▶ [EXERCISE TEXT]
<<<<
In an unassuming Quezon City neighborhood, across from a municipal library and around the corner from a police station stands the local jail.
A short ride from Manila — depending on traffic — the jail isn’t an imposing building, or even a particularly large one. Its total floor area is a shade over 30,000 square feet.
More than 4,000 inmates — and counting — live cheek by jowl in what has to be one of the most densely populated corners of the Philippines.
It’s always been packed, guards say, but recently the number of inmates has spiked.
Critics say this overcrowding is a predictable effect of President Rodrigo Duterte’s war on drugs — a crackdown the pugnacious new leader promised in the campaign that propelled him into office.
Conditions inside are astounding. Every available space is crammed with yellow T-shirted humanity. The men here — and almost 60% are in for drug offenses — spend the days sitting, squatting and standing in the unrelenting, suffocating Manila heat.
Their numbers are climbing relentlessly. At the beginning of the year, a little under 3,600 was incarcerated.
In the seven weeks since Duterte took office and charged his No. 1 cop, Ronald Dela Rosa, with cleaning up the country, that number has risen to 4,053.
The Quezon City Jail was built in 1953, originally to house 800 people, according to the country’s Bureau of Jail Management and Penology standards. The United Nations says it should house no more than 278.
Dela Rosa earlier told CNN that the criminals in the jails and prisons would just have to squeeze in, gesturing by pulling in his shoulders and arms.
Inmates are woken at 5 a.m. before undergoing a head count — no easy task when you have 4,000-plus men crammed into crumbling, ramshackle cells.
‘Safer in here than out on the streets’
Alex Beltran, a 29-year-old temp worker, has been here for a month and blames Duterte’s crackdown for his imprisonment. “The food is terrible,” he says. “And it’s hard to find a space to sleep, especially when it rains.”
Life inside is “harder for the new guys,” he says. Fellow inmate Romeo Payhoi, 38, is another newcomer, and while he says he was scared coming in, it hasn’t been as bad as he anticipated, just cramped and lacking any privacy.
At any rate, he adds, he feels “safer in here than out on the streets,” where “the cops could kill you.”
Many inmates could go home but can’t afford the bail, which can be as low as 4,000 to 6,000 pesos ($86 to $129), according to Joey Doguiles, the jail’s senior inspector and chief of operations. A top police chief, when asked what officials did to prepare for the crackdown, said the threat from drugs was so great that there was no time to expand the facility. That would have to come later.
>>>>
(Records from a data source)
<<<<
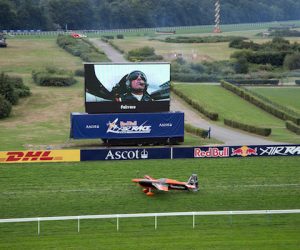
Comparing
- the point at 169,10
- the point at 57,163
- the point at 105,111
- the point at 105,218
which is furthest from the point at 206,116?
the point at 169,10

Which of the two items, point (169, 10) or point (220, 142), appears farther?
point (169, 10)

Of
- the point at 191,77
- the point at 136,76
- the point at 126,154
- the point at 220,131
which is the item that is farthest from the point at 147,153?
the point at 191,77

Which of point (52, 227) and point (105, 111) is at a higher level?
point (105, 111)

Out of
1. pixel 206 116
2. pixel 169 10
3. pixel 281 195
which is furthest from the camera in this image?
pixel 169 10

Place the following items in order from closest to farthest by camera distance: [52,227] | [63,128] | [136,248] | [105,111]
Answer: [136,248] < [52,227] < [105,111] < [63,128]

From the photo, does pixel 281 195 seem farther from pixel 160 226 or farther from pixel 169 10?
pixel 169 10

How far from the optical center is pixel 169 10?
132375 mm

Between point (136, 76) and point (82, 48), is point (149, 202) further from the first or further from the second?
point (82, 48)

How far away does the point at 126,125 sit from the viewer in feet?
138

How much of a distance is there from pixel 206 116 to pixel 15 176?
69.8 feet

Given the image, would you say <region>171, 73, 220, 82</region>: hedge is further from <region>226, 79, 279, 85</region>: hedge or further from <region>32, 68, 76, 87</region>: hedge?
<region>32, 68, 76, 87</region>: hedge

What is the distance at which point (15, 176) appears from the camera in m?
35.8

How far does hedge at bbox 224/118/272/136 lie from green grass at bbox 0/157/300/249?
702 centimetres

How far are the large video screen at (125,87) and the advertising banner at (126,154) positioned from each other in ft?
14.1
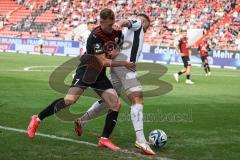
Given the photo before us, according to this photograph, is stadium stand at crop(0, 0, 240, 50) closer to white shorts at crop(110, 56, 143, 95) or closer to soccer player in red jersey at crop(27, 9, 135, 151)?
white shorts at crop(110, 56, 143, 95)

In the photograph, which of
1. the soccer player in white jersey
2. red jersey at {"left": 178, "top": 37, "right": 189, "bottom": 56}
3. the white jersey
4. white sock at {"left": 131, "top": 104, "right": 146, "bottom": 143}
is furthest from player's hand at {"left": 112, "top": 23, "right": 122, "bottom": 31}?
red jersey at {"left": 178, "top": 37, "right": 189, "bottom": 56}

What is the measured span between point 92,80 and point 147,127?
2338 mm

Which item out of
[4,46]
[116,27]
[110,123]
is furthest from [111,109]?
[4,46]

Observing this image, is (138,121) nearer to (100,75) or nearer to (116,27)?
(100,75)

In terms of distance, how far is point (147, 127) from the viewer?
33.8 feet

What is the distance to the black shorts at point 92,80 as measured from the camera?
8383 millimetres

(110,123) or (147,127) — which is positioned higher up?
(110,123)

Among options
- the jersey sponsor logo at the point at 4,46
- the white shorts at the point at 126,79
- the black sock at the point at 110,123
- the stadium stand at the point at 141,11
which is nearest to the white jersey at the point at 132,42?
>>>>
▶ [EXERCISE OBJECTIVE] Pick up the article on overcrowding at the Quezon City Jail after its last sentence and continue writing it.

▶ [REPLY TO THE TASK]
Outside the jail as many as 700 relatives of inmates wait patiently in the still morning air to go in to see their brothers, husbands and sons. They’ll be waiting for hours before adding to the crush inside — one guard says that there isn’t a specific visiting room; visitors mingle with prisoners, marked with ink stamp to denote their freedom.
A rigorous search of those coming from the outside keeps the amount of contraband to a minimum, Doguiles says. But it’s still a jail, he shrugs, suggesting that drugs and other illegal goods do find their way in. The main drug here — as it is across the Philippines — is shabu, the local name for meth.
Bunks stacked at least three high
Inside the dormitories — affectionately called barangays, a Filipino name for neighborhoods — the men are left to their own devices to find somewhere to sleep. Towels, threadbare curtains and even chipped plywood boards are put up to maintain some semblance of privacy, but it’s impossible in such a cramped space.
In one room there are 85 inmates in a 200-square foot space. Another one, bigger but not by much, holds 131. It’s designed for 30.
Bunks are stacked at least three high, and inmates have even crawled under these rickety structures to find a sleeping spot. One sleeps, cocooned, in a hammock suspended from the ceiling.
And they don’t even have the comfort of knowing that this is a temporary situation. The court system here works at a snail’s pace.
An endless wait
Ameena-Tara Jance visits six days a week to see her husband, who’s been here for six years and counting.
He’s recovering from a mild stroke, and she says that in the heat some have been known to keel over and die. Her husband is due for another hearing in October, but they both feel there’s no end in sight. “There’s no justice,” she says.
The “mayor” of the second-floor dorms, Ramon Go — an inmate responsible for marshaling and supervising around 900 of his fellow prisoners — has been there for 16 years.
He’s one of the few who’s had his trial — on murder charges — after a police raid led to a cop’s shooting death. He was tried 2½ years ago — after almost a decade and a half of waiting — and is still stuck inside the walls of the jail in Quezon City, waiting for the verdict to come in.
With thousands of arrests made since the beginning of June in the war on drugs, the population of inmates keeps growing.
It’s an endless wait, made keener by the fact that the inmates can’t know when they might regain their freedom. So they wait, watching daily as more caught up in the crackdown are processed and attempt to eke out a space, and a life, in a jail already breaking at the seams.